>> begin DATA ROWS
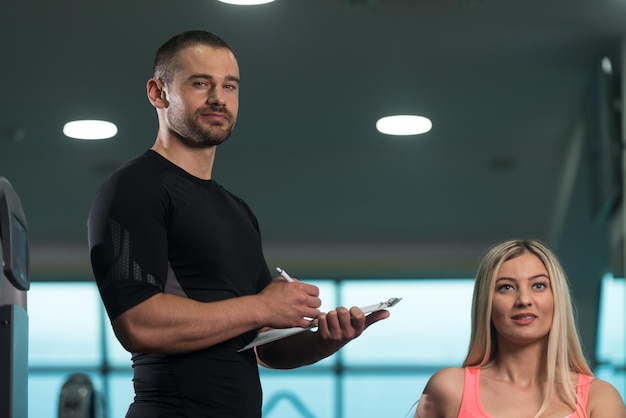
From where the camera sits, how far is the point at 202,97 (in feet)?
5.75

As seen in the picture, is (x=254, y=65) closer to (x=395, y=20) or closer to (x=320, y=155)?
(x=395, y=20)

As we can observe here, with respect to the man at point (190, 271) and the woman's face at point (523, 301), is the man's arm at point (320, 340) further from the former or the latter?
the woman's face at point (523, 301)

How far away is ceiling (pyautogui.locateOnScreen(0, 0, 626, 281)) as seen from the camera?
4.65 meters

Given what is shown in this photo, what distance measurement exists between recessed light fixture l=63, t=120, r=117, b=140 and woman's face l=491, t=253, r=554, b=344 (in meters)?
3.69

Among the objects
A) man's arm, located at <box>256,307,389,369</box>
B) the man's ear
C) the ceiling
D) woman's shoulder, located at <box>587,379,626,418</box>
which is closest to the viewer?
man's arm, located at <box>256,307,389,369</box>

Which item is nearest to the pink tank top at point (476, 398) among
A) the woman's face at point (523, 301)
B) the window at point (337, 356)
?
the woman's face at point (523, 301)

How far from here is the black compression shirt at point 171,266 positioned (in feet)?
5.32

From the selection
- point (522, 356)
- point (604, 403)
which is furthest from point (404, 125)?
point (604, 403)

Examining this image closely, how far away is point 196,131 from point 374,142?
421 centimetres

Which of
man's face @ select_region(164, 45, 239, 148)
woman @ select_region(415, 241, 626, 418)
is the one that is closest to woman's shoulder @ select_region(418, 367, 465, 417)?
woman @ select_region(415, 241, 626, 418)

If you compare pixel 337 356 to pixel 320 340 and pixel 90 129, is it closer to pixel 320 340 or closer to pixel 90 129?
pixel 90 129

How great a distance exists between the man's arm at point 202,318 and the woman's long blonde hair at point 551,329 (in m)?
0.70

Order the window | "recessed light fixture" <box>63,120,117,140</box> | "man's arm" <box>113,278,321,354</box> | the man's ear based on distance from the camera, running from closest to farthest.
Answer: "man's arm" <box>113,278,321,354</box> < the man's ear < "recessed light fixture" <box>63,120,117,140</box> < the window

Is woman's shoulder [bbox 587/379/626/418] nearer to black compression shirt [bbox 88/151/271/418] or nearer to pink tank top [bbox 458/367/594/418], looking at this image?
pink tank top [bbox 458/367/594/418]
>> end DATA ROWS
>> begin DATA ROWS
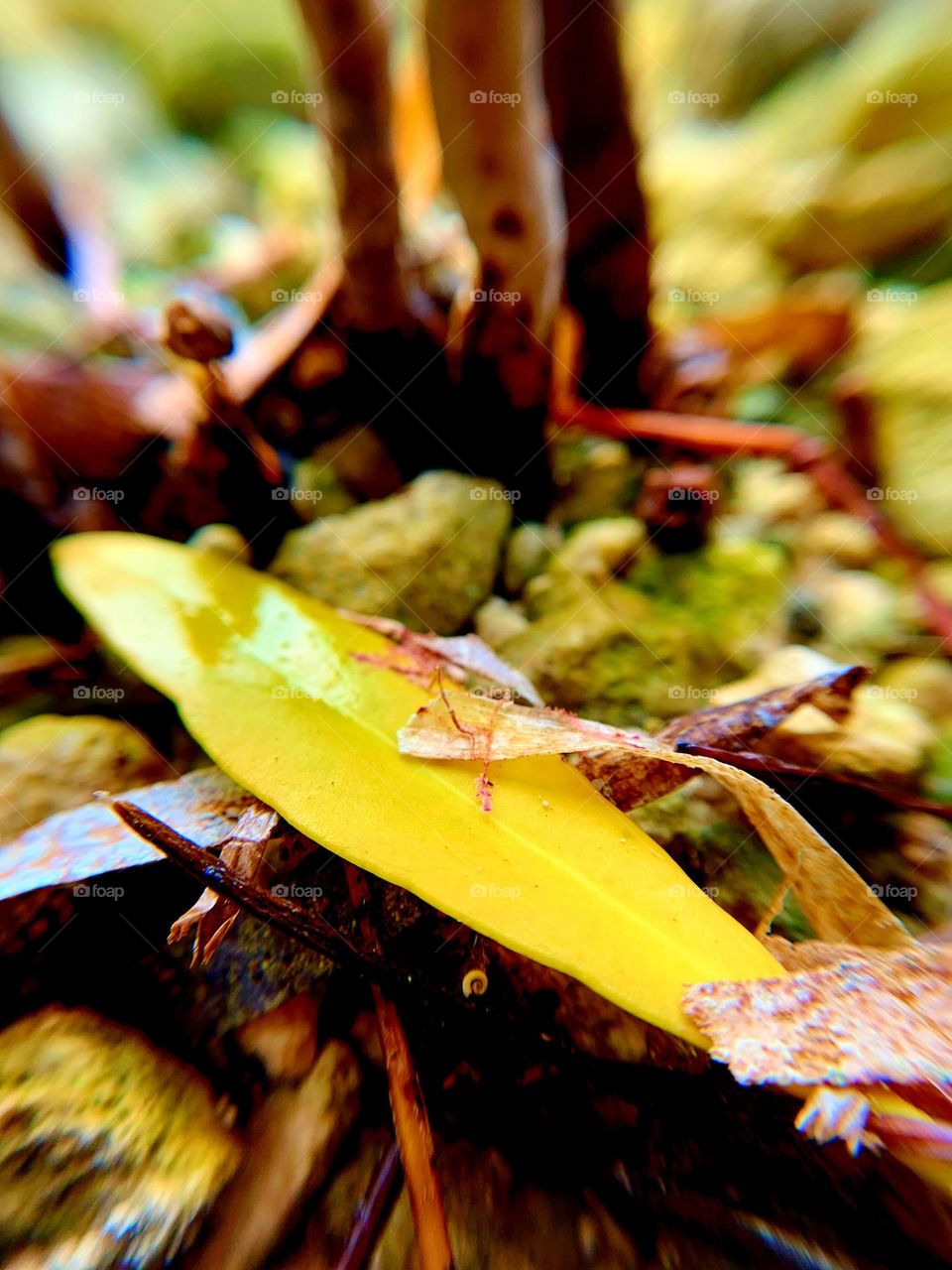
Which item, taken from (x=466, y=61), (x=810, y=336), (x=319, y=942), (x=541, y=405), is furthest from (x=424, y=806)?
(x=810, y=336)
>> end DATA ROWS
>> begin DATA ROWS
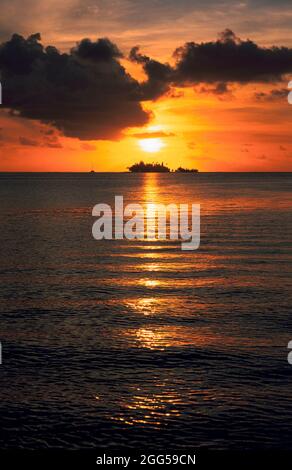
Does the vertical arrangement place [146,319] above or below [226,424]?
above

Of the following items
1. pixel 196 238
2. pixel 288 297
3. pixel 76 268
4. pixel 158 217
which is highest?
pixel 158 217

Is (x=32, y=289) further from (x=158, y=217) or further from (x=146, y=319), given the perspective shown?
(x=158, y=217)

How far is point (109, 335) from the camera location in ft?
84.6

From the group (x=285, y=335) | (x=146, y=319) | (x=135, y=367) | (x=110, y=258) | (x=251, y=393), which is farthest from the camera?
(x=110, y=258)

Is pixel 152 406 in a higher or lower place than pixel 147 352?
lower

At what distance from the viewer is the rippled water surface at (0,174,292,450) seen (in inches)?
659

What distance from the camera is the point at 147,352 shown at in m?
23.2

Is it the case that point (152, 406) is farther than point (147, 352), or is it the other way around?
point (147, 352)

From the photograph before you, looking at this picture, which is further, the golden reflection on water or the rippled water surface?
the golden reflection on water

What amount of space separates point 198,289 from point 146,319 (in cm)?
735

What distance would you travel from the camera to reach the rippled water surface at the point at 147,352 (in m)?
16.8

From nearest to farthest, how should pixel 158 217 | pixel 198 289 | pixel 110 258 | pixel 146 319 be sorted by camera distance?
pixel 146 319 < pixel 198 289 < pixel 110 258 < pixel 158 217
>> end DATA ROWS
**WHAT YOU HAVE TO DO**
Please reproduce everything in the rows above from the line containing "Order the window" down to the line containing "< the window", both of those lines included.

**THE COMPLETED TASK**
Order the window | "recessed light fixture" <box>63,120,117,140</box> | "man's arm" <box>113,278,321,354</box> | the man's ear based on distance from the camera, running from closest to farthest.
Answer: "man's arm" <box>113,278,321,354</box> < the man's ear < "recessed light fixture" <box>63,120,117,140</box> < the window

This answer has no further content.